Tedros Adhanom Ghebreyesus welcomed the cessation of hostilities, but said “the crisis is far from over and the needs are enormous.”
He highlighted the toll of months of conflict: more than 170,000 people were injured, including 5,000 amputees and 3,600 people with severe burns. At least 42,000 women require long-term rehabilitation, and every month 4,000 women give birth ‘in unsafe conditions’.
Psychological wounds
“The destruction was physical, but also psychological,” he said. “It is estimated that one million people need access to mental health care.”
Tedros described a system on the brink of collapse. “There are no fully functioning hospitals in Gaza, and only 14 of the 36 are functioning at all” he said, citing “critical shortages of essential medicines, equipment and health workers.”

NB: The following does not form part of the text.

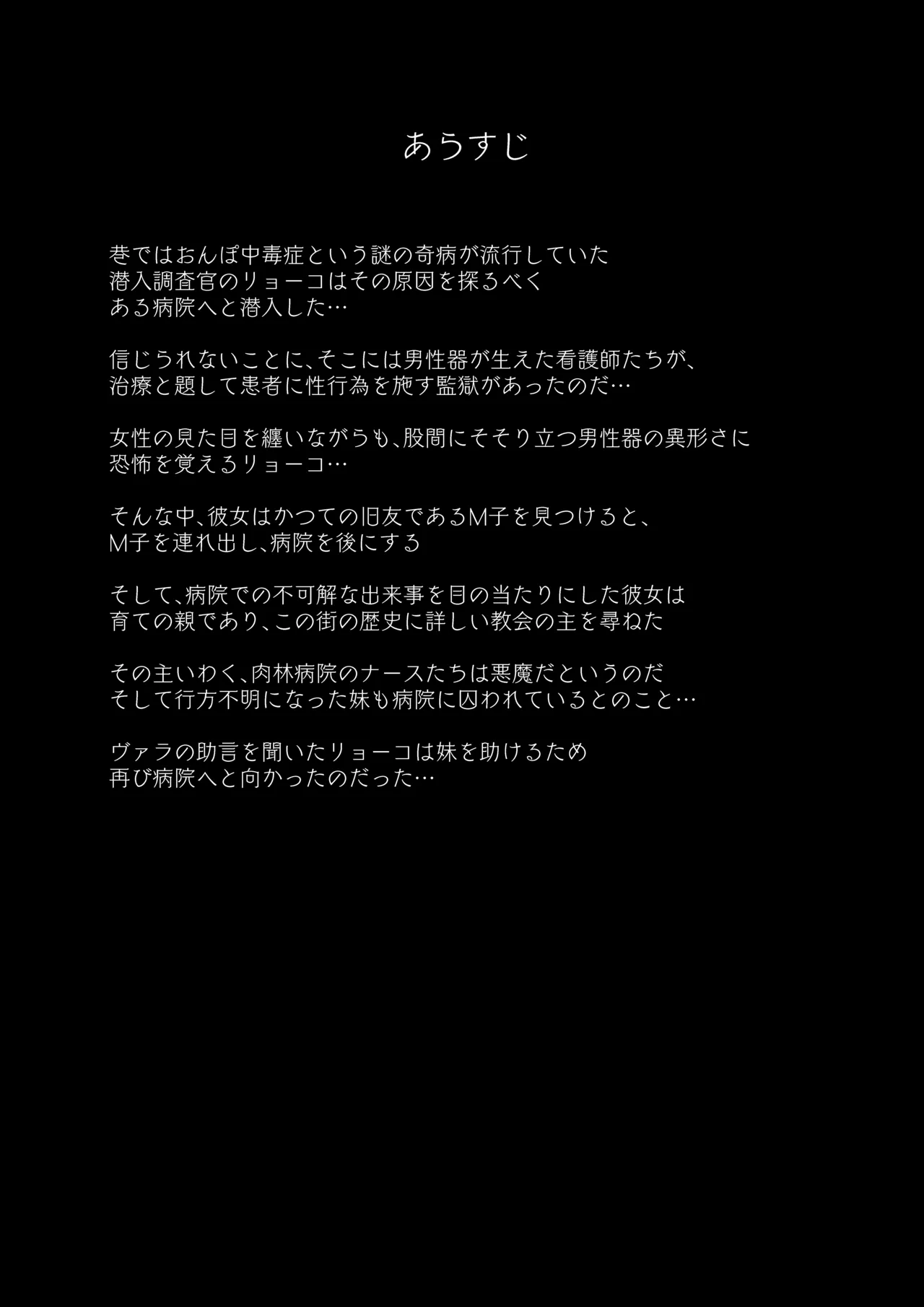 Demonic Training page 2 full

Since the ceasefire came into effect two weeks ago, WHO teams have expanded support, sending medical supplies to hospitals, deploying emergency medical teams and facilitating evacuations.
“Yesterday we supported the evacuation of 41 patients and 145 companions to different countries” said Tedros, thanking more than twenty countries that have received evacuees.
700 dead await evacuation
But with 15,000 patients outside Gaza still needing treatment – including 4,000 children – he stressed that “more than 700 patients have died while waiting to be evacuated.”
He urged the reopening of the Rafah crossing and the restoration of medical deployments to the occupied West Bank, including East Jerusalem, to enable urgent care and expand relief efforts.
“Although the flow of aid has increased, it is still only a fraction of what is needed,” Tedros said, noting that “a significant amount of aid has been built up in Al-Arish in Egypt” in anticipation of the reopening of Rafah at the southern tip of the enclave.
The UN 60-day ceasefire plan seeks $45 million to maintain essential health servicesstrengthen disease prevention and early warning systems, coordinate health care partners and support reconstruction.
However, rebuilding Gaza’s health care system will cost “at least $7 billion,” he said. “WHO was in Gaza before the war started, we have been there all the time and we will remain there to help the people of Gaza build a healthier, safer and fairer future.”
Assistance and access
In New York, UN deputy spokesman Farhan Haq said the UN and partners were stepping up aid efforts. A UN team recently reached the Az Zaitoun neighborhood of Gaza City – inaccessible before the ceasefire – where more than 200 returning families live in “extremely poor” conditions.
Residents walk up to two kilometers to reach the nearest water point and are in urgent need of food, clean water, hygiene items and cash assistance for winter essentials.
Meanwhile, UN agencies continue to provide essential assistance. The World Food Program (WFP) is distributing fortified snacks to schoolchildren, while more than 140 trucks carrying food, hygiene kits and emergency shelter items entered Gaza earlier this week.
Children’s agency UNICEF has provided 20 trucks of baby diapers and a hub for crisis operations UNOPS distributed nearly 160,000 liters of fuel for humanitarian operations.
“The ceasefire provides a lifeline,” Tedros said, “but Gaza’s health care system – and its people – are still fighting for survival.”